A Literal Translation of the Saxon Chronicle.
[ Norwich: ]: Printed by Stevenson, Matchett, and Stevenson; For John and Arthur Arch, Cornhill, and London, 1819. First edition. Calf rubbed at corners and extremities. Rebacked with twentieth century calf spine with red morocco label. Marbled edges. Some light foxing but pages are very clean throughout. With a late twentieth century bookplate on front pastedown of medievalist and book collector Brian S. Donaghey. A good, bright copy. Early armorial calf ruled in blind with crosshatch-patterned panel and stamped with crest of a lion rampant with an ax, possibly of the Scottish McDowall clan. Twelvemo. 324,  pp. Item #16753
Linguist, educator, and medieval historian Anna Gurney (1795–1857) published her first book, A Literal Translation of the Saxon Chronicle, at the age of twenty-three and was met with critical praise for the accuracy and clarity of her translation. Though she is now remembered mostly for her translations of Old English and Old Norse texts, she was also an abolitionist and a scholar of several African languages including Hausa and Yoruba, the latter of which she studied with Samuel Ajayi Crowther (c. 1809–1891).

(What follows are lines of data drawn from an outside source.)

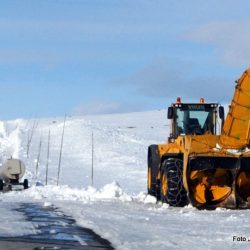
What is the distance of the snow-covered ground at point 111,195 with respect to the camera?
11584 mm

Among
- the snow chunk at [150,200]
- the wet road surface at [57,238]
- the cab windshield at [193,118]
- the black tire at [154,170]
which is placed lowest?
the wet road surface at [57,238]

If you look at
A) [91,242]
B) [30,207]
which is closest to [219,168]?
[30,207]

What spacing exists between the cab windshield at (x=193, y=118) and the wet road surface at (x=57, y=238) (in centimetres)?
576

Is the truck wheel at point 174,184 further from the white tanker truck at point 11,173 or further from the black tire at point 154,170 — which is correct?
the white tanker truck at point 11,173

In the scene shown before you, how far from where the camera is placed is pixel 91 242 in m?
10.7

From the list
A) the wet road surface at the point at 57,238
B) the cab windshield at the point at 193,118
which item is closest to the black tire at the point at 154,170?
the cab windshield at the point at 193,118

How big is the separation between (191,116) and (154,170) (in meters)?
1.81

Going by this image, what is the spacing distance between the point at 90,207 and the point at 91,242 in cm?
659

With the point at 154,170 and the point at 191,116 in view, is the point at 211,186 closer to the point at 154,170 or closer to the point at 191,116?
the point at 191,116

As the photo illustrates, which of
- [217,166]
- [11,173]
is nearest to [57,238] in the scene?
[217,166]

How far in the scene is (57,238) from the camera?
1115 cm

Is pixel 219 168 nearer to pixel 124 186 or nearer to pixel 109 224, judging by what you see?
pixel 109 224

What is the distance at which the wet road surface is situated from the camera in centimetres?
1020

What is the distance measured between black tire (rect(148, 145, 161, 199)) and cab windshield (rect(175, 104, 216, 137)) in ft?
2.86
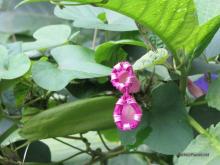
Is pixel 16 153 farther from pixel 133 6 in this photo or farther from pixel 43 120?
pixel 133 6

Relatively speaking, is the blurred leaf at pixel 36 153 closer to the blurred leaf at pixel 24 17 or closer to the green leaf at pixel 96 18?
the green leaf at pixel 96 18

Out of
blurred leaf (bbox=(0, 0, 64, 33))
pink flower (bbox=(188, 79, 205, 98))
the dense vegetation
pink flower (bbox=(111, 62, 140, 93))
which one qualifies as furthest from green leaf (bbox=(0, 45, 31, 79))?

Gurney’s additional pursuits included participating in maritime rescue missions on the Norfolk coast and co-founding the Belfry School, which still operates as an elementary school in its original building in Overstrand, England.
Volume two of the 1830 book The British Herald, or Cabinet of Armorial Bearings by Thomas Robson describes numerous variants of the Scottish McDowall clan arms as being comprised of a crown and a lion rampant holding an ax (or sword), which matches the design on the armorial binding of the present book.